Negli attacchi che si stanno consumando negli ultimi giorni, per mano degli Stati Uniti e di Israele ai danni dello Stato iraniano, la matrice è invece totalmente diversa. Infatti, appare evidente che trattasi di azioni che rischiano inevitabilmente di compromettere le relazioni tra i diversi Paesi del panorama internazionale, che rifiutano l’intermediazione delle Nazioni Unite al pari del dialogo che negli anni è stato sempre attivo con l’ONU, con l’intento di creare un mondo dominato da rapporti di forza e politiche sovraniste, che trovano la loro matrice nella non accettazione di una cultura differente e nel caso de quo, del rifiuto della cultura di matrice islamica. Eppure, un dato resta incontrovertibile: l’inviolabilità del principio di autodeterminazione dei popoli e il diritto di ciascuno Stato di organizzarsi secondo le proprie logiche teocratiche. Nessuno Stato può essere costretto a vivere nel timore di invasioni o interferenze da parte di Paesi terzi che ne minaccino l’identità e la sovranità, salvo che l’esercizio di tale diritto non si traduca, a sua volta, in aggressioni o attacchi nei confronti di altri Stati.

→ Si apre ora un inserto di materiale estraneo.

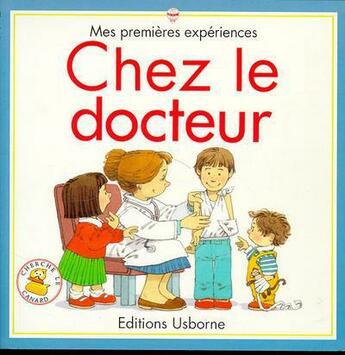 Couverture du livre « Chez Le Docteur » de Anne Civardi et Stephen Cartwright aux éditions Usborne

D’altronde, l’articolo 2 della Carta delle Nazioni Unite sancisce il divieto dell’uso della forza nelle relazioni internazionali, principio cardine dell’ordinamento giuridico internazionale contemporaneo, al pari della nostra Carta Costituzionale che sancisce un principio altrettanto fondamentale che è quello di ripudiare la guerra, disposizione normativa che impone di riconoscere limitazioni a fini di giustizia e di pace della propria sovranità, principi che debbono necessariamente continuare ad essere rispettati e tutelati.
Dinanzi a tale scenario di smarrimento generale, Meritocrazia Italia ritiene necessario dotarsi di uno sguardo autentico, in grado di generare un nuovo modo di stare al mondo e ritiene oramai improcrastinabile la scelta di creare relazioni internazionali fondate su un ritrovato dialogo, che istituisca la pace come vocazione istituzionale, e che abbandoni le logiche di autoaffermazione, autoreferenzialità e che sposi la cultura dell’umiltà e della diplomazia.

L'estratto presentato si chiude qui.